Abstract

The eastern syntaxis in the St. Elias orogen (Alaska, USA) is one of the most complex and least understood regions within the southern Alaska coastal mountain belt. The syntaxis contains many features unique to the orogen that are essential to understanding the structural architecture and tectonic history of the collision between North America and the allochthonous Yakutat microplate. The eastern syntaxis contains the transition from transpressional structures associated with the Queen Charlotte–Fairweather fault system in the east to the Yakataga fold-and-thrust belt (YFTB) to the west.
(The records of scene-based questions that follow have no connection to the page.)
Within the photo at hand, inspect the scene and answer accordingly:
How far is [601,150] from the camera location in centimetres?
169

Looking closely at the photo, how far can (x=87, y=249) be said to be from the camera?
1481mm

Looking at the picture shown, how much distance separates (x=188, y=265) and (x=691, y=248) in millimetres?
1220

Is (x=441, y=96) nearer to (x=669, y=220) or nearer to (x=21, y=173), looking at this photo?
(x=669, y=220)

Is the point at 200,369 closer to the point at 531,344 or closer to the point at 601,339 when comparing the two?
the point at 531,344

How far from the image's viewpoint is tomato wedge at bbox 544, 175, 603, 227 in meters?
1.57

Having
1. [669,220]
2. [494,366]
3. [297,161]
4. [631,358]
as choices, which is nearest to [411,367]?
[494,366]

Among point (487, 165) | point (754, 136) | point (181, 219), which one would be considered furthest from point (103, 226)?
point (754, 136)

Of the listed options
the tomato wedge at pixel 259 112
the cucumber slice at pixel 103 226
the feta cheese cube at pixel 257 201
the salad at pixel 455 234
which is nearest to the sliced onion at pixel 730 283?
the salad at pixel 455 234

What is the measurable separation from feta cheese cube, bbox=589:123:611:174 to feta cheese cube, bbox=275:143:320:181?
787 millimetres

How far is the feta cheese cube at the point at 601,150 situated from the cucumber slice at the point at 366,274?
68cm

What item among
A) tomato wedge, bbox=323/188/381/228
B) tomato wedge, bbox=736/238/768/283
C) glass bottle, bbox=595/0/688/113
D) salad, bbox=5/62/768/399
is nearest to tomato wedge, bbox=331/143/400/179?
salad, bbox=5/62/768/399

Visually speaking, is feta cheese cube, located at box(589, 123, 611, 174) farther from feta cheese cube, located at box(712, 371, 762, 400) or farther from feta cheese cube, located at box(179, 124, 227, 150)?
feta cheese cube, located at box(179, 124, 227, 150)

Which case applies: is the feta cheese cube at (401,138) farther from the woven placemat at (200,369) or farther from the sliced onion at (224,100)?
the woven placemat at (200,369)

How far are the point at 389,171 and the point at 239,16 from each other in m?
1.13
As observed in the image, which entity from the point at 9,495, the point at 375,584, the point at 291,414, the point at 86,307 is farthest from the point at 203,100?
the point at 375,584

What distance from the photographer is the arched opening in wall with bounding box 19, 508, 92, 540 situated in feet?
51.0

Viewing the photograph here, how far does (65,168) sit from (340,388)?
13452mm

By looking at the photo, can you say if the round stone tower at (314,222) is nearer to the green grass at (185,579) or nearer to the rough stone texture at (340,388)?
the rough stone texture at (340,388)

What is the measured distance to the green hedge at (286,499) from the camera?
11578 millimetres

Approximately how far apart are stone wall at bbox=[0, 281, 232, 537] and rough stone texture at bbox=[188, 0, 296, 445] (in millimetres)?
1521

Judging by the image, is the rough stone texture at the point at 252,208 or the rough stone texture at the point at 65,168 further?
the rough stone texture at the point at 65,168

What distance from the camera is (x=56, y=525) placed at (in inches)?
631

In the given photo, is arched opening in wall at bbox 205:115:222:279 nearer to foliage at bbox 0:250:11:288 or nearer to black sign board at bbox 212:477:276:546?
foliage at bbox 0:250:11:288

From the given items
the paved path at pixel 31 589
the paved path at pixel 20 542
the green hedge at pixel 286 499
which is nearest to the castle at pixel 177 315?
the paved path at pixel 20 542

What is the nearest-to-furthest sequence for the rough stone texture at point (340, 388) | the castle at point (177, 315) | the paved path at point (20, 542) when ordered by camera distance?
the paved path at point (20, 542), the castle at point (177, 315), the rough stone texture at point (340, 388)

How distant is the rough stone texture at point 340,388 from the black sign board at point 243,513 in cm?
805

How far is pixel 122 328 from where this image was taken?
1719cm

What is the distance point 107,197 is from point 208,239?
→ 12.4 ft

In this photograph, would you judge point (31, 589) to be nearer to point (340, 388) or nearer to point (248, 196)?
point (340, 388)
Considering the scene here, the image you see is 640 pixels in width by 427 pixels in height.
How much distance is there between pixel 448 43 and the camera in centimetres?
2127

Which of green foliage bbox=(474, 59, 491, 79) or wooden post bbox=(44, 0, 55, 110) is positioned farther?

Throughout the eastern syntaxis, a prominent unconformity at the base of the synorogenic Yakataga Formation records an erosional event related to the development of the YFTB. Strain accumulations in the eastern YFTB predate the deposition of the Yakataga Formation, extending estimates for the early development of the St. Elias orogen. Structural and stratigraphic relationships in the eastern syntaxis suggest that forethrusts associated with the transpressional system shut down and were overprinted by fold-and-thrust structures in the Early to latest Miocene. Basement in the eastern syntaxis consists of the Yakutat Group, part of the Chugach accretionary complex, which is carried by numerous low-angle thrust faults in the eastern syntaxis. Exposures of basement and fault patterns within the syntaxis have implications for tectonic reconstructions of the Yakutat microplate and the geodynamics of the orogen.